» **EXERCISE INSTRUCTIONS**
1: In the Pursue Energy Corp. v. Perkins case header, which court decided the case?
2: Extend the Pursue Energy Corp. v. Perkins case header below, picking up right after its final line.

Pursue Energy Corp. v. Perkins
Decision Date | 28 February 1990 |
Docket Number | No. 07-CA-58744,07-CA-58744 |
Citation | 558 So.2d 349 |
Court | Mississippi Supreme Court |
Parties | PURSUE ENERGY CORPORATION, Evie Lee Johnson Michael, Mae Willie Michael Burch, Ella Louise Michael Jefferson, Mattie Louise Michael Foote, 3300 Corporation, Grace Petroleum Corporation, Interfirst Bank Dallas, N.A., Continental Illinois National Bank & Trust Co., the Leadership Foundation, Inc., Thomasville, Ltd., Charles S. McClelland, Linda C. McLean, H. Lamar Taylor v. D.L. PERKINS, Mrs. Henry V. Bailey and Mrs. Mable Hammond. |
Alex A. Alston, Jr., Terryl K. Rushing, Thomas Price Alston Jones & Davis, William R. Presson, Satterfield & Allred, Thomas L. Kirkland, Jr., Kirkland, Barfield & Panter, Jackson, for appellants.
Arthur D. Currie, Jackson, for appellees.
Before ROY NOBLE LEE, C.J., and PRATHER and SULLIVAN, JJ.

» **RECORDED DATA**
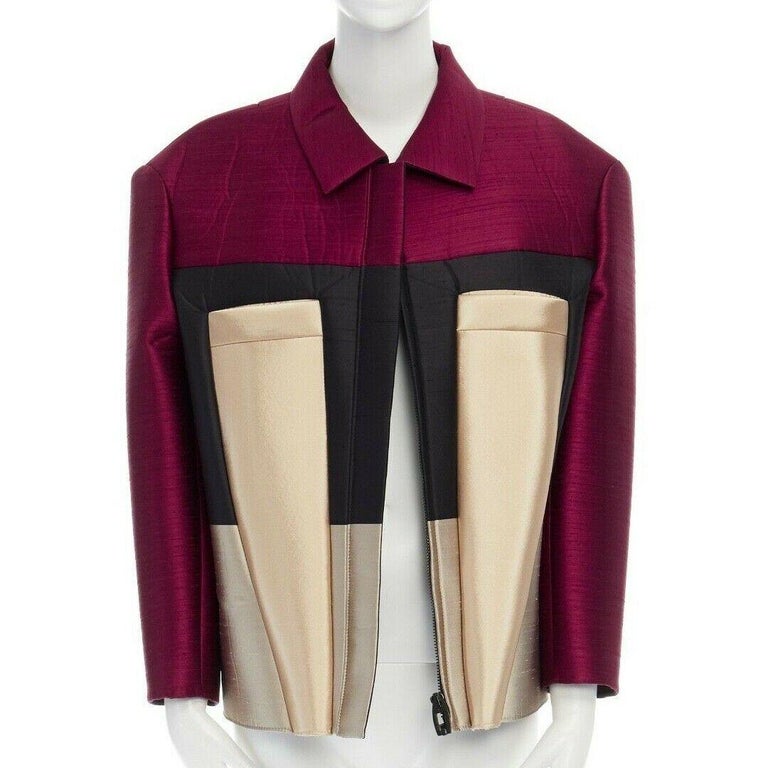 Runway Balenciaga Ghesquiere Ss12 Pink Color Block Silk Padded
--
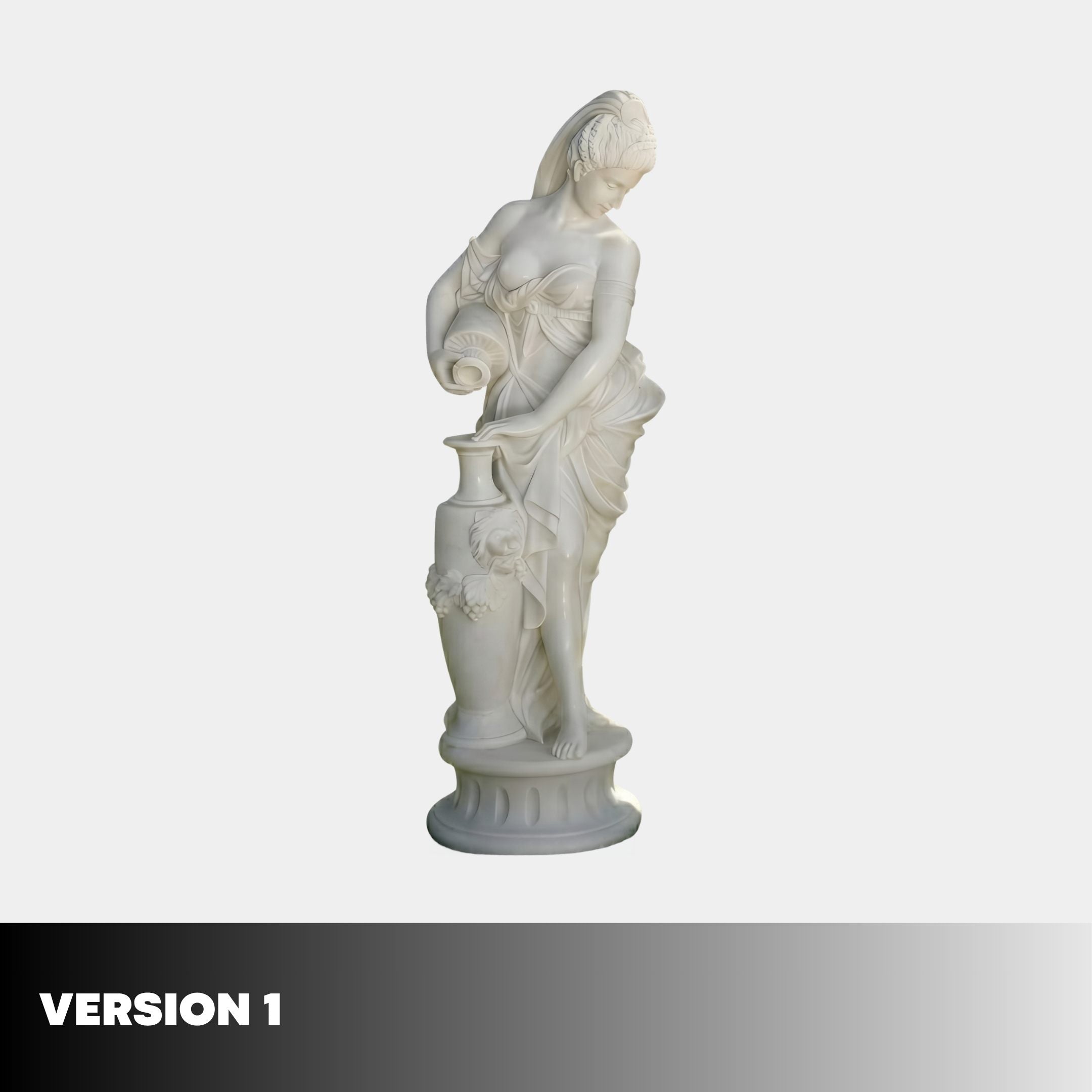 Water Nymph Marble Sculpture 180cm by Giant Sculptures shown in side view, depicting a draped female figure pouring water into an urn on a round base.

» **ANSWERS TO THIS EXERCISE**
1: The Mississippi Supreme Court.

2:
I. INTRODUCTION
This case involves construction of a deed through which a mineral interest was conveyed. The language within the deed's "four corners" was construed by the chancery court as unambiguous, and this Court affirms.
The parties presented various arguments and legal theories, most of which need not be reproduced in this opinion. In essence, this Court was called upon to construe an allegedly ambiguous deed entitled "Mineral Right and Royalty Transfer." 1 The deed, executed in 1969 by Jack and Evie Michaels, conveyed to D.L. Perkins an undivided mineral interest:
Grantor ... does grant ... two and one-half/thirty-two and one-half (2.5/32.5) interest in ...
Twenty five (25) acres off the south end of the Northwest Quarter of Southwest Quarter (NW/4 of SW/4 Section 34, Township 4 North, Range 3 East.
Containing in the aggregate of 32.5 acres.
Notwithstanding anything herein contained to the contrary, it is the specific intent of the grantor to convey and of the grantee to acquire two and one-half (2.5) full mineral acres out of the above described land and grantor does hereby convey and warrant unto grantee two and one-half (2.5) full mineral acres out of the above described lands.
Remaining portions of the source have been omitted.